Toyota, the world's largest car maker by market value, said it did not make use of the weak Yen to offer lower prices in the European market and its rise contrast with a sales decline by other Japanese brands such as Nissan and Mazda.
Total European car sales were down 2.5 percent to 1,083,811 passenger cars in February, and they slipped 0.3 percent over the first two months of 2007, against a year ago.
In the enlarged 27-member European Union, to which ACEA added new members Romania and Bulgaria for the first time in February, new car registrations were down 2.8 percent.
Toyota was the biggest gainer, up 13.1 percent in February and up 17.4 percent in the first two months of 2007 in the European Union and EFTA countries. Nissan, Mazda and Renault fell by more than 10 percent.

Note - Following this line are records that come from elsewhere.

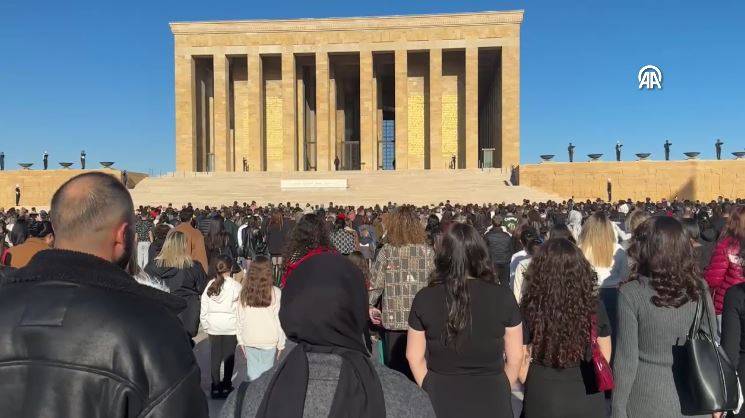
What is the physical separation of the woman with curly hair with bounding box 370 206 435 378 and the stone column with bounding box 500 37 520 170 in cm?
3559

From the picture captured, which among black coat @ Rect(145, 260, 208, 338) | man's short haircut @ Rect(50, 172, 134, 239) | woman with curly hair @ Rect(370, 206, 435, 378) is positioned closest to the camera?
man's short haircut @ Rect(50, 172, 134, 239)

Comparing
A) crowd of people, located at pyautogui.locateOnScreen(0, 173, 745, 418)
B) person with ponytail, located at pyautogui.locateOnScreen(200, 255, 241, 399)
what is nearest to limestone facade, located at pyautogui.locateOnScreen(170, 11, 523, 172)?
crowd of people, located at pyautogui.locateOnScreen(0, 173, 745, 418)

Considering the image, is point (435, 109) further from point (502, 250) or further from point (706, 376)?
point (706, 376)

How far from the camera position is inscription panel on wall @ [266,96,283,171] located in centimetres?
4497

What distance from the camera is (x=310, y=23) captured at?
4066 centimetres

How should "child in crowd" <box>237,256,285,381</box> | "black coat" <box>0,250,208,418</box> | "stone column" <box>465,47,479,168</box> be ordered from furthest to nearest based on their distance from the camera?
"stone column" <box>465,47,479,168</box>, "child in crowd" <box>237,256,285,381</box>, "black coat" <box>0,250,208,418</box>

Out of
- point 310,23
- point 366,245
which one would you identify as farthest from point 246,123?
point 366,245

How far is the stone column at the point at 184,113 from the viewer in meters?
41.1

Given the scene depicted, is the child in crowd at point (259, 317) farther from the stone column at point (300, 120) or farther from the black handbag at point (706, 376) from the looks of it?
the stone column at point (300, 120)

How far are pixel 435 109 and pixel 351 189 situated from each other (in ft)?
36.6

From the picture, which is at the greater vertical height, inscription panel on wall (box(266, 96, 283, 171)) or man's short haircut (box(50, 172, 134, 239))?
inscription panel on wall (box(266, 96, 283, 171))

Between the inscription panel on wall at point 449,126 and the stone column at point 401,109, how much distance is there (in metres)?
3.20

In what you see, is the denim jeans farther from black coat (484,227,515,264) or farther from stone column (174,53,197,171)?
stone column (174,53,197,171)

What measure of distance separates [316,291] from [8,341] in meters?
0.80
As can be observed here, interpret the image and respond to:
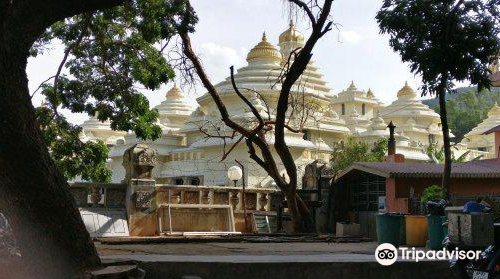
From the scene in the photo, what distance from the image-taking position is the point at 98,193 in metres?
17.2

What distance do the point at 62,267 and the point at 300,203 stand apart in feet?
35.5

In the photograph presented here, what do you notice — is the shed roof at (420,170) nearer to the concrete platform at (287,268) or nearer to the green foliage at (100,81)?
the green foliage at (100,81)

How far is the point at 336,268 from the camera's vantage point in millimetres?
7766

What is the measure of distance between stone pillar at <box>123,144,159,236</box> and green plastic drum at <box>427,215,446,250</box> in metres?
8.12

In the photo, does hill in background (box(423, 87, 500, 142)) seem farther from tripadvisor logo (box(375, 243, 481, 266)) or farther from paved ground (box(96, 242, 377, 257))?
tripadvisor logo (box(375, 243, 481, 266))

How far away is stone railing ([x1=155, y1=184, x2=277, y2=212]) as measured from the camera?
17.8 m

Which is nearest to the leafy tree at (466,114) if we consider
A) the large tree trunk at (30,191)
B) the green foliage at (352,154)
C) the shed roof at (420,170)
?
the green foliage at (352,154)

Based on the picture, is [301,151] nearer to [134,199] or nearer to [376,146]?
[376,146]

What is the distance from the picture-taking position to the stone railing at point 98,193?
1697cm

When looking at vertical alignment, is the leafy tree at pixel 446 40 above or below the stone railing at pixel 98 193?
above

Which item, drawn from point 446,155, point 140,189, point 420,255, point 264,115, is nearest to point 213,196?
point 140,189

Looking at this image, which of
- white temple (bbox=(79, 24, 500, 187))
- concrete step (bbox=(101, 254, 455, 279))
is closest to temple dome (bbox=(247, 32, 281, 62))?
white temple (bbox=(79, 24, 500, 187))

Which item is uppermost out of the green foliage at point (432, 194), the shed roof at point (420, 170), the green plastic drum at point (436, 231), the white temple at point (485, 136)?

"We put focus on quality and our models are tailored to European customers," a spokesman for Toyota said. "The exchange rate is volatile and does not enter in our commercial policy." he added.
Toyota makes 70 percent of the cars it sells in Europe in European factories such as Valenciennes in France.
The spokesman said the Aygo, Auris and Rav4 four-by-four car were selling extremely well. The Aygo is made in a joint-venture with PSA Peugeot Citroen which sells the 107 and C1.
ACEA said that apart from a 5.7 percent rise in Italy, the biggest EU markets suffered losses in February with a 15.1 percent drop in Germany due to a sales tax increase and a 3.2 percent decline in Britain ahead of the March plate change.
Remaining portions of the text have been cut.